Capital Rules: The Construction of Global Finance, by Rawi Abdelal. Cambridge, MA: Harvard University Press. 2007. Hardcover: 0 674 02369 2, $49.95, 304 pages.
In today's economy, international organizations generally encourage the free flow of capital between countries. However, this was not always the case. Immediately after World War II (WWII) tight restrictions on capital became "orthodox," with organizations such as the International Monetary Fund (IMF), the European Community (EC), and the Organization for Economic Cooperation and Development (OECD) promoting capital controls. These recommendations were in stark contrast to the "orthodox" policy of free capital flows prior to WWII, and in stark contrast to the free capital flows of today.
In Capital Rules: The Construction of Global Finance, Harvard Business School professor Rawi Abdelal discusses the historical context of these changes and what prompted them. His book is an intriguing combination of history and sociological commentary. Abdelal introduces the reader to the internal workings of 'three international organizations (the IMF, OECD, and EC--later the European Union [EU]) from World War II to the present.

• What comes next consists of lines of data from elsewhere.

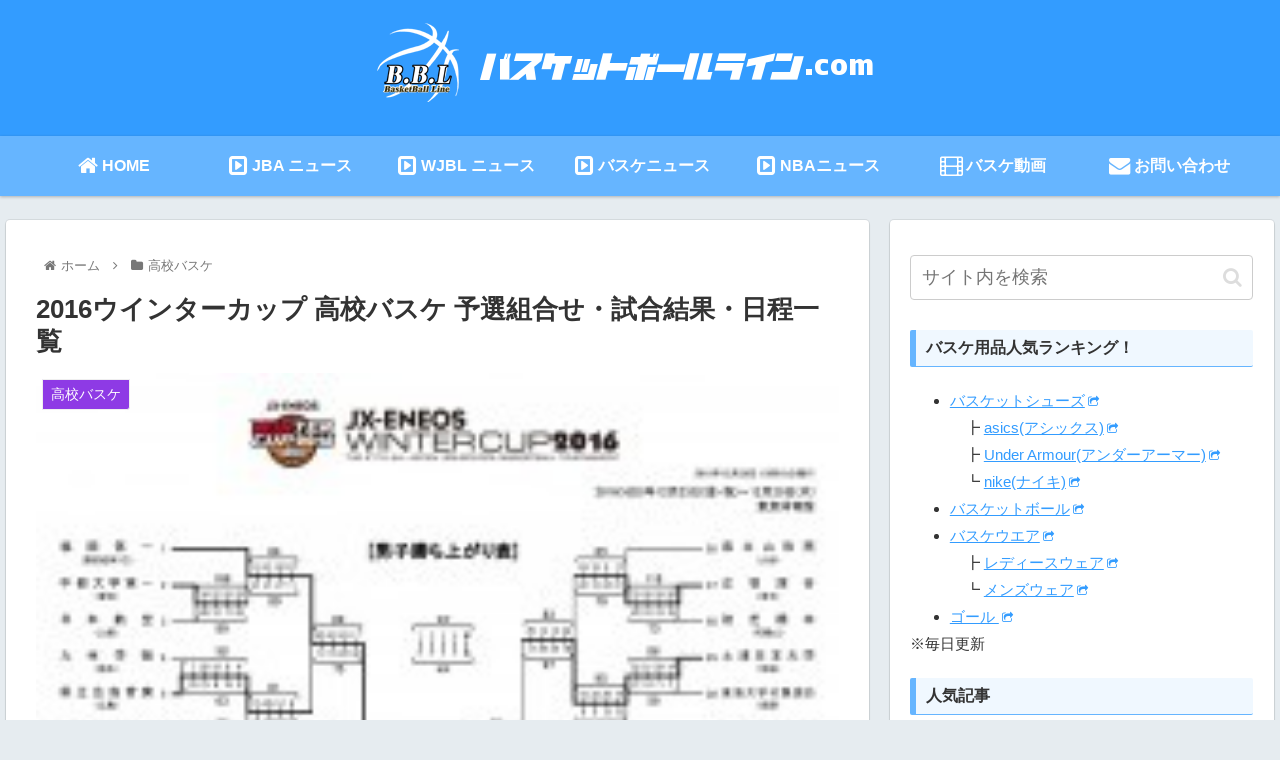

--- FILE ---
content_type: text/html; charset=utf-8
request_url: https://www.google.com/recaptcha/api2/aframe
body_size: -95
content:
<!DOCTYPE HTML><html><head><meta http-equiv="content-type" content="text/html; charset=UTF-8"></head><body><script nonce="votiLxkDI4ke4ZvpQXwDLw">/** Anti-fraud and anti-abuse applications only. See google.com/recaptcha */ try{var clients={'sodar':'https://pagead2.googlesyndication.com/pagead/sodar?'};window.addEventListener("message",function(a){try{if(a.source===window.parent){var b=JSON.parse(a.data);var c=clients[b['id']];if(c){var d=document.createElement('img');d.src=c+b['params']+'&rc='+(localStorage.getItem("rc::a")?sessionStorage.getItem("rc::b"):"");window.document.body.appendChild(d);sessionStorage.setItem("rc::e",parseInt(sessionStorage.getItem("rc::e")||0)+1);localStorage.setItem("rc::h",'1769151594500');}}}catch(b){}});window.parent.postMessage("_grecaptcha_ready", "*");}catch(b){}</script></body></html>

Capital Rules is an engaging description of the history behind changes in capital flow doctrine. Economics teaches us that free global capital flows have both a positive and a negative side. On one hand, they can drive economic growth in developing countries. On the other hand, they can exacerbate underlying economic problems already present in developing countries. Capital Rules shows how the IMF, OECD, and EU changed their stance on capital movements over time. The book is well-organized--such efficiency of organization is necessary for a book that interweaves so many different trains of thought. The meat of the book consists of three chapters, corresponding to the IMF, OECD, and EU. Each chapter progresses along three trains of thought simultaneously. Each chapter delineates the particular institution's movement from advocating capital controls to advocating free capital flows, makes a sociological critique of the institution's method of enforcing/suggesting policy to its member countries, and argues against the prevailing theory of why capital flow policy changed. Abdelal refutes the scholarly literature's claim that the Treasury and Wall Street promoted free capital flows for their own gain, arguing that French policymakers pushed for the change.